Task directions: Give back the listing word for word, from top to bottom.

Supplied data:
--*--
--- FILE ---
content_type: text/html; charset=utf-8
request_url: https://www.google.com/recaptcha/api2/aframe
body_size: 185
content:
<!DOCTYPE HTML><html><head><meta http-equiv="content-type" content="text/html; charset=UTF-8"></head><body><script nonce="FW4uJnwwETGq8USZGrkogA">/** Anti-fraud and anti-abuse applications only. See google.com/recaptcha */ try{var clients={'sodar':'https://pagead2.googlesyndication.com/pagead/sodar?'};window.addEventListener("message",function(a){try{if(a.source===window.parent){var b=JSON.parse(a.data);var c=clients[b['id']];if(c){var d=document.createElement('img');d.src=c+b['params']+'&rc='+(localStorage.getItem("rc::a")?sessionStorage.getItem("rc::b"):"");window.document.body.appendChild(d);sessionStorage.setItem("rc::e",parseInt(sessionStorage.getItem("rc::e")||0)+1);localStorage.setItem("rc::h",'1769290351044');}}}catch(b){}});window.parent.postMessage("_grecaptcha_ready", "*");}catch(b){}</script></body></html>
--*--
Answer to the exercise:
--- FILE ---
content_type: text/html; charset=utf-8
request_url: https://www.google.com/recaptcha/api2/aframe
body_size: 185
content:
<!DOCTYPE HTML><html><head><meta http-equiv="content-type" content="text/html; charset=UTF-8"></head><body><script nonce="FW4uJnwwETGq8USZGrkogA">/** Anti-fraud and anti-abuse applications only. See google.com/recaptcha */ try{var clients={'sodar':'https://pagead2.googlesyndication.com/pagead/sodar?'};window.addEventListener("message",function(a){try{if(a.source===window.parent){var b=JSON.parse(a.data);var c=clients[b['id']];if(c){var d=document.createElement('img');d.src=c+b['params']+'&rc='+(localStorage.getItem("rc::a")?sessionStorage.getItem("rc::b"):"");window.document.body.appendChild(d);sessionStorage.setItem("rc::e",parseInt(sessionStorage.getItem("rc::e")||0)+1);localStorage.setItem("rc::h",'1769290351044');}}}catch(b){}});window.parent.postMessage("_grecaptcha_ready", "*");}catch(b){}</script></body></html>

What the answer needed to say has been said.